BRIEF |
Quote exactly, and only, the lines from the one with "order: Artiodactyla" through the end of the listing.

_ _ _ _

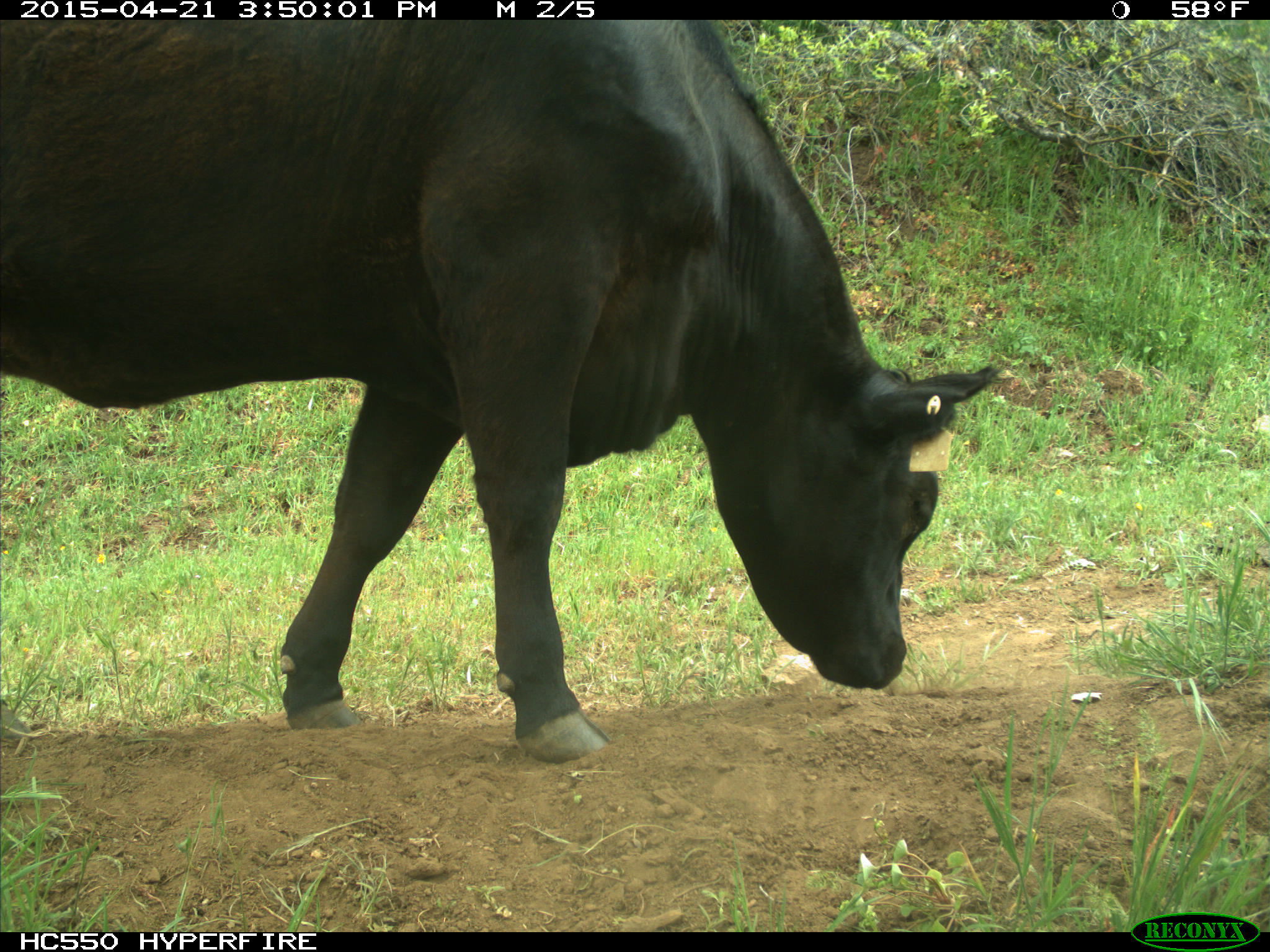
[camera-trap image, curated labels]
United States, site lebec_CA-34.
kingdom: Animalia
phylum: Chordata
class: Mammalia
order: Artiodactyla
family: Bovidae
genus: Bos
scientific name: Bos taurus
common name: domestic cow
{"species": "Bos taurus (domestic cow)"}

_ _ _ _

ANSWER BOX |
order: Artiodactyla
family: Bovidae
genus: Bos
scientific name: Bos taurus
common name: domestic cow
{"species": "Bos taurus (domestic cow)"}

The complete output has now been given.